あの人間に負けた時、全てが狂い始めたのだ! 

 ならん。我々が神※※※※※様は、頂点でなくてはならない!」

「それで? そのご本人は意見を変え、新しい一歩を歩んでいるわ?」

「知るか! 頂点は頂点! 敗北はあってはならぬこと!」

「あらそう」

「違う、お前たち穏健派は⋯⋯私情で交流されているから気付かないのだ! あのお方が変わってしまったことに!」

「はいはい、言ってることは分かったから。言い残すことは? どうせここで貴方をやっても──元の魂の場所に戻るんだから⋯⋯関係ないでしょ」


 駄目だ。

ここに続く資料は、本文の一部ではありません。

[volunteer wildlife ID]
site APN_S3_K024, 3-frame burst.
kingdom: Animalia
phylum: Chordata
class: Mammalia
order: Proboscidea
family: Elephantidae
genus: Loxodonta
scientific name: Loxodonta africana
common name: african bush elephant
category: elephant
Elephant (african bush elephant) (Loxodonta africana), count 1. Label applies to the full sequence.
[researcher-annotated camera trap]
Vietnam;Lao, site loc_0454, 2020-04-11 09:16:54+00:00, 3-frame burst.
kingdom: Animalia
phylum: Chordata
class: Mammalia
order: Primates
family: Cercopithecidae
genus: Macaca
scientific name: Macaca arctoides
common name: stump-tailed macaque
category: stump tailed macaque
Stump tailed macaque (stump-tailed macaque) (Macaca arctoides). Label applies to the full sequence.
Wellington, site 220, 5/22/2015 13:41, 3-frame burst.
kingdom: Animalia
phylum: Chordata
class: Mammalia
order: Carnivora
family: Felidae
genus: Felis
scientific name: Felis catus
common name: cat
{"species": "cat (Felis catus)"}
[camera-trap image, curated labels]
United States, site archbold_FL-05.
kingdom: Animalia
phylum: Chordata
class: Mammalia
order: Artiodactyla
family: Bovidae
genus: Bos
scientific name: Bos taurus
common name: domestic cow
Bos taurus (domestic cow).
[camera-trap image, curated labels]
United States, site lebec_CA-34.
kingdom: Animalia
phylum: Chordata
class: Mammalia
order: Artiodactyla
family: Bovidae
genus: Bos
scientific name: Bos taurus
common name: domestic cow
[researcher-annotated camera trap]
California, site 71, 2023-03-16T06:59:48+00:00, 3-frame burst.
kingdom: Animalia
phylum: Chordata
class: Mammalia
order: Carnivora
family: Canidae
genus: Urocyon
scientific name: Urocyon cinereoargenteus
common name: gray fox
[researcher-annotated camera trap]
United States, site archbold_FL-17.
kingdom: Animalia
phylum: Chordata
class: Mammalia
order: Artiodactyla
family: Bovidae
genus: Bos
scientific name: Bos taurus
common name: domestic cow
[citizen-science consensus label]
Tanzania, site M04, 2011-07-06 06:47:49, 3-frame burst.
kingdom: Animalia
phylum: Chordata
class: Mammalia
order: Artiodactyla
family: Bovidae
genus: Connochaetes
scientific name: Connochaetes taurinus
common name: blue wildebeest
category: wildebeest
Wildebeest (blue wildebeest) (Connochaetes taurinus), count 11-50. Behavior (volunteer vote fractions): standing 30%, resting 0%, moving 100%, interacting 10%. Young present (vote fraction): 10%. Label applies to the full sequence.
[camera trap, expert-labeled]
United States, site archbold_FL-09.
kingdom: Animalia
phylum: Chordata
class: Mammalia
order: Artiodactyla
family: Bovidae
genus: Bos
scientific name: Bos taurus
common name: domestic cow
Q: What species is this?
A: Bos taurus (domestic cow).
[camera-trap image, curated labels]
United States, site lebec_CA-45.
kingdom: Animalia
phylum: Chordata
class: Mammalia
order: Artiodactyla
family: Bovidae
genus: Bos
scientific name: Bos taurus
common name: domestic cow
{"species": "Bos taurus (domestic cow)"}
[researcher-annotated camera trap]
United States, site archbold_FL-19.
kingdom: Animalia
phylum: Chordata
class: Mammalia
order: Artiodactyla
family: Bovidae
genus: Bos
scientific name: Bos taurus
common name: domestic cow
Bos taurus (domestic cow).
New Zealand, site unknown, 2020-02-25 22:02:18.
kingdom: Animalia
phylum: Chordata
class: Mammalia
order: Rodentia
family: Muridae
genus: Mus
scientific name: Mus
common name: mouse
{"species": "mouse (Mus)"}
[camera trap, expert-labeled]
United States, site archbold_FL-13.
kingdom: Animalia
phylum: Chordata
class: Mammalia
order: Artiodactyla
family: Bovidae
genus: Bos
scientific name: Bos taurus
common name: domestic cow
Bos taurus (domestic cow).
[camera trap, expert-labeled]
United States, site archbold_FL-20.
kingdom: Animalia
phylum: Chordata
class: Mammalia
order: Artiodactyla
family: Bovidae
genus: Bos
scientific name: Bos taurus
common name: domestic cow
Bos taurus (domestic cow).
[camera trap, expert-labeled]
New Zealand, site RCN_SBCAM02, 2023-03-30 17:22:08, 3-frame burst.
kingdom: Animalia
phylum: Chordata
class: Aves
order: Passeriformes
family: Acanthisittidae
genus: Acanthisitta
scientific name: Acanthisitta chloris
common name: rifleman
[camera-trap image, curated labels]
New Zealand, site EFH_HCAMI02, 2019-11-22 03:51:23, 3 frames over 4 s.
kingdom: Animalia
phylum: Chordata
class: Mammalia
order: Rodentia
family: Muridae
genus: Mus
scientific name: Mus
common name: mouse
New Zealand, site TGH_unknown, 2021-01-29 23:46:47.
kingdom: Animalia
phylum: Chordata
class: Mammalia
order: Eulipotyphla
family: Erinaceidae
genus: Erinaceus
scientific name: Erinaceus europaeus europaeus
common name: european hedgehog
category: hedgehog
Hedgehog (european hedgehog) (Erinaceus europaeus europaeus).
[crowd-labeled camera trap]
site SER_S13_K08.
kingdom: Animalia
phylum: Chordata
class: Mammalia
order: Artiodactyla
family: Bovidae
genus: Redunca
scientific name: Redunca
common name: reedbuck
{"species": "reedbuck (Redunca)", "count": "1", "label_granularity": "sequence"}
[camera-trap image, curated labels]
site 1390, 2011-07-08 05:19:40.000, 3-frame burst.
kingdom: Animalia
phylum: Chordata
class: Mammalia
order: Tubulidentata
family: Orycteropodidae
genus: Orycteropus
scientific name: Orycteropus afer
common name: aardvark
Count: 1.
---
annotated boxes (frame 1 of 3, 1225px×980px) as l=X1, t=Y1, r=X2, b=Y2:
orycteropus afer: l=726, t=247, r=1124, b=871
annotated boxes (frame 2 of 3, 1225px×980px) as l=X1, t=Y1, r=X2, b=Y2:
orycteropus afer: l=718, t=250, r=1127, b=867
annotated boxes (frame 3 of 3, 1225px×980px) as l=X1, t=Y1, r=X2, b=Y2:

こいつら脳の足りない⋯⋯低俗な奴らだ!


「イフイ、ラルト、シュフィーレン、アハウアスヒィート」


 クソッ!詠唱か!


「この※※でそんなモノを放って、無事でいられると思ってるのか!?」

「関係ないわ? 今貴方は、君臨するあのお方の事を侮辱したんだもの。 死んで叱るべきでしょう? ここで死ぬくらい⋯⋯問題ないわよ」


 クソッ! 嗅ぎつけるのがもっと遅ければ!

 信徒の奴ら──遅すぎだ!!


 その言葉を最後に、騎士オルビスの姿は消える。

 残ったのは⋯⋯とても弓を放った一撃とは思えない──巨大な大砲でも撃ったのかと錯覚するほどの破壊された神殿の惨状のみだった。


 聞こえる轟音と、焼けて飛び散る灰の音を耳にしながら──女は黙って焼け野原となったその場を黙って見つめたまま、全配下を引き連れて天高くの上っていった。